Dosage may be increased at a minimum of 5-day intervals to 325 mg given every 12 hours.

If additional therapeutic effect is needed, the dose of propafenone ER capsules may be increased to 425 mg given every 12 hours.

In patients with hepatic impairment or those with significant widening of the QRS complex or second- or third-degree AV block, consider reducing the dose.

The combination of cytochrome P450 3A4 (CYP3A4) inhibition and either cytochrome P450 2D6 (CYP2D6) deficiency or CYP2D6 inhibition with the simultaneous administration of propafenone may significantly increase the concentration of propafenone and thereby increase the risk of proarrhythmia and other adverse events.

Therefore, avoid simultaneous use of propafenone ER capsules with both a CYP2D6 inhibitor and a CYP3A4 inhibitor.

[SEE WARNINGS AND PRECAUTIONS ( 5.4 ), DRUG INTERACTIONS ( 7.1 )].

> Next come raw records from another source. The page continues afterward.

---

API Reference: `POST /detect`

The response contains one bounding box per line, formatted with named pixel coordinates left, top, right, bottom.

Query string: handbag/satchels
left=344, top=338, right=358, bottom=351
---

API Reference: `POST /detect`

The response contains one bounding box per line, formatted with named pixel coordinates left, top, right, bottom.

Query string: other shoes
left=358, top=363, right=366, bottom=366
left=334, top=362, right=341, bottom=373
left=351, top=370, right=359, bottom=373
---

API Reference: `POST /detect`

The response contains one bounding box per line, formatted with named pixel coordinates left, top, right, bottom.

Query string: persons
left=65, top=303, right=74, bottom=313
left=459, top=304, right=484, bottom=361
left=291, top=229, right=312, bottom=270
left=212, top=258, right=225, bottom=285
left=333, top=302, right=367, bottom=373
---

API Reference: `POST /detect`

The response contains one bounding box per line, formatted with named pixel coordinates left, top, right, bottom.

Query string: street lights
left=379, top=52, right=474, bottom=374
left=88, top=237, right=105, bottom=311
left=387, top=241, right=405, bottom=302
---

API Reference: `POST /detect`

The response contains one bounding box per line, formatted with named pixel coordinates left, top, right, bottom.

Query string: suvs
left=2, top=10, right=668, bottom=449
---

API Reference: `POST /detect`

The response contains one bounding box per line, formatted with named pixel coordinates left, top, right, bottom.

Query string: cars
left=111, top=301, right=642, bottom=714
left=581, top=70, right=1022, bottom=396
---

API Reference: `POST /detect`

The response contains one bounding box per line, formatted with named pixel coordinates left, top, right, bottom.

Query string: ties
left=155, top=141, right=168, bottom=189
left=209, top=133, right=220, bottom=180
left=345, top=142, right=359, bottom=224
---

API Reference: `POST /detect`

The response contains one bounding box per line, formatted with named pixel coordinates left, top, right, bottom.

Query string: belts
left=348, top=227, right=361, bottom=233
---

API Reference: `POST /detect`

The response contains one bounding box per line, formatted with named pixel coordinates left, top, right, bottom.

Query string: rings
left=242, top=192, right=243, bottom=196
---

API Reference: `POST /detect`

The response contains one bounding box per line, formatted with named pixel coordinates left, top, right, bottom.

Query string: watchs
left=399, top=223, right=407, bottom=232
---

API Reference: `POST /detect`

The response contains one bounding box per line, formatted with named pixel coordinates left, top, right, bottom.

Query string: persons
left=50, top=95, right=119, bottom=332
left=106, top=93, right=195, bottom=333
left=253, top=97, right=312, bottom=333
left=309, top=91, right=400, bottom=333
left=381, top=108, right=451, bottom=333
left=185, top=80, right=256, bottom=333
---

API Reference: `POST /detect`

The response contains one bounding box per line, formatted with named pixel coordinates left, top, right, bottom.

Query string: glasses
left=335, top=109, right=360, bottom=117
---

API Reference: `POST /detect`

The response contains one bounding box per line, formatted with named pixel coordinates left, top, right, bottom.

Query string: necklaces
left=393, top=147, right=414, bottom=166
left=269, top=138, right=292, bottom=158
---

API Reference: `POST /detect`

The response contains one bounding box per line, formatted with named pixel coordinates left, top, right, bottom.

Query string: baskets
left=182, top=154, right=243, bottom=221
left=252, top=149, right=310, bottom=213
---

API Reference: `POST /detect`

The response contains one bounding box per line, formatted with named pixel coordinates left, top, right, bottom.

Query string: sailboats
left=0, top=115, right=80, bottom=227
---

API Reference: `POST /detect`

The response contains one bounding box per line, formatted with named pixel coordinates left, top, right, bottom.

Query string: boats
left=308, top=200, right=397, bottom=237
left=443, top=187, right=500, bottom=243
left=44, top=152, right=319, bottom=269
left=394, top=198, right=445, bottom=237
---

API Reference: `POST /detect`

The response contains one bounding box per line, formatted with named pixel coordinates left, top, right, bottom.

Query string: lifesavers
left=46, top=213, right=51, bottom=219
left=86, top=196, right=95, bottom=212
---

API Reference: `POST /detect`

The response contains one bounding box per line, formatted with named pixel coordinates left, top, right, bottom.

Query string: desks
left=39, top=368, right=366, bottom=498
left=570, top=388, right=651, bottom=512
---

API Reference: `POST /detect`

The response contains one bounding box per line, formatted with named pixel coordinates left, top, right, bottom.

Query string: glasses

• Initiate therapy with 225 mg given every 12 hours.

( 2 ) • Dosage may be increased at a minimum of 5-day intervals to 325 mg every 12 hours and, if necessary, to 425 mg every 12 hours.

( 2 ) • Consider reducing the dose in patients with hepatic impairment, significant widening of the QRS complex, or second- or third-degree AV block.